Write out the passage about the Roads Hotel below word for word, starting at "There's definitely things" and ending at "and a brothel.".

-- Document excerpt follows --

I'll hear talking sometimes, and it's just -- it's always muffled.
There's definitely things that I can't explain that happen here.
We are at the Roads Hotel in Atlanta, Indiana.
♪ Roads Hotel was built in 1893 by Abraham Kauffman.
Newton Roads purchased it for his wife Clara, and they opened it up as a hotel.
Newton was a traveling salesman.
So he was gone a lot, and Clara was here running the hotel.
But once Clara passed, the daughter Hazel was actually running the place.
[ Train whistle ] If you noticed a block over from here, there's railroad tracks.
This was a layover for the train going back and forth from Chicago and back.
So a lot of people stayed here during the hotel days.
Eventually, after Newton passed, the rumors are that Clara wanted to keep the doors open to the place, so it became a speakeasy and a brothel.
♪ At first, I mean, it was a hotel, and things seemed fine from what we've understood, but then during the speakeasy brothel days, the rumors were it got kind of rough at times.

-- Document excerpt concluded --
-- Information given follows --

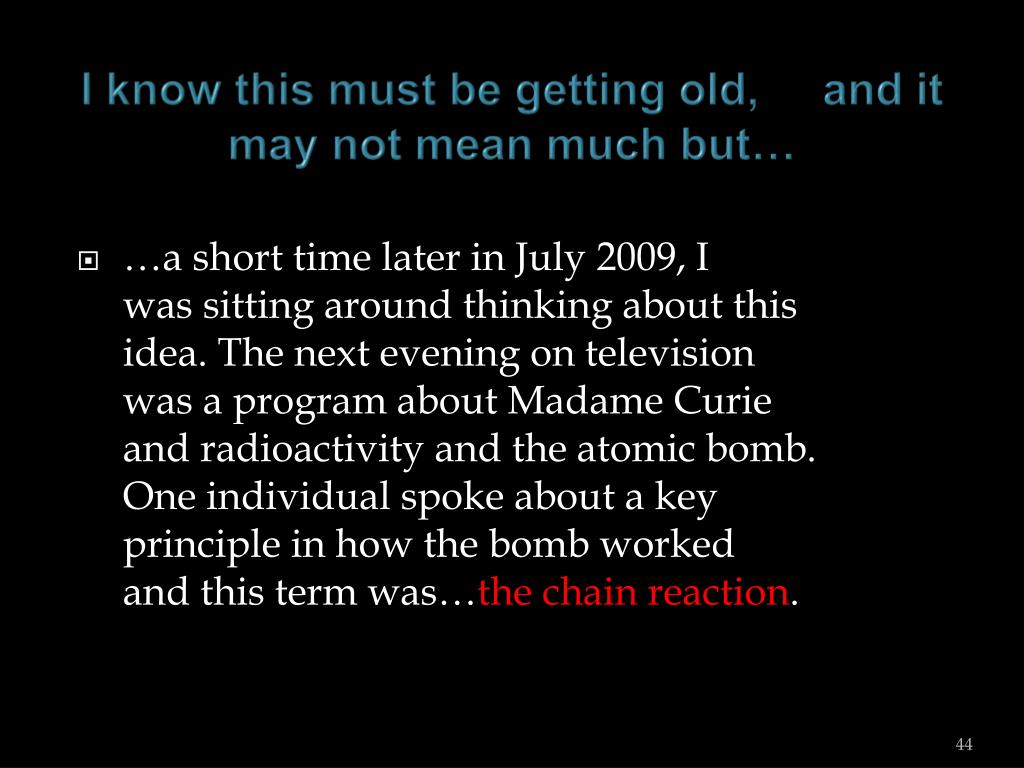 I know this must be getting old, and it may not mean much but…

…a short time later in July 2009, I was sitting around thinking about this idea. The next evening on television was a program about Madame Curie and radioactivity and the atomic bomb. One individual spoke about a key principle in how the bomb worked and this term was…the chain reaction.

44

-- Information given concluded --
-- Information given follows --

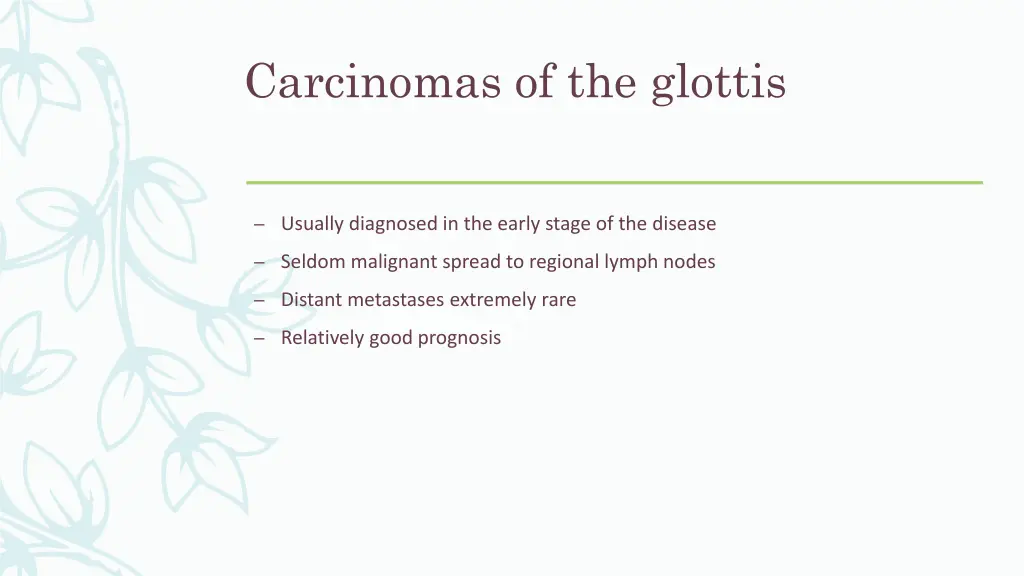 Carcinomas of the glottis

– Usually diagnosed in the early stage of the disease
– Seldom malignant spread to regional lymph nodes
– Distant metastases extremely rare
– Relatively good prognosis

-- Information given concluded --
-- Information given follows --

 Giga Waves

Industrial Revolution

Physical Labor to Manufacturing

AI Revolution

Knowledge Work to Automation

-- Information given concluded --

§ Task output:
There's definitely things that I can't explain that happen here.
We are at the Roads Hotel in Atlanta, Indiana.
♪ Roads Hotel was built in 1893 by Abraham Kauffman.
Newton Roads purchased it for his wife Clara, and they opened it up as a hotel.
Newton was a traveling salesman.
So he was gone a lot, and Clara was here running the hotel.
But once Clara passed, the daughter Hazel was actually running the place.
[ Train whistle ] If you noticed a block over from here, there's railroad tracks.
This was a layover for the train going back and forth from Chicago and back.
So a lot of people stayed here during the hotel days.
Eventually, after Newton passed, the rumors are that Clara wanted to keep the doors open to the place, so it became a speakeasy and a brothel.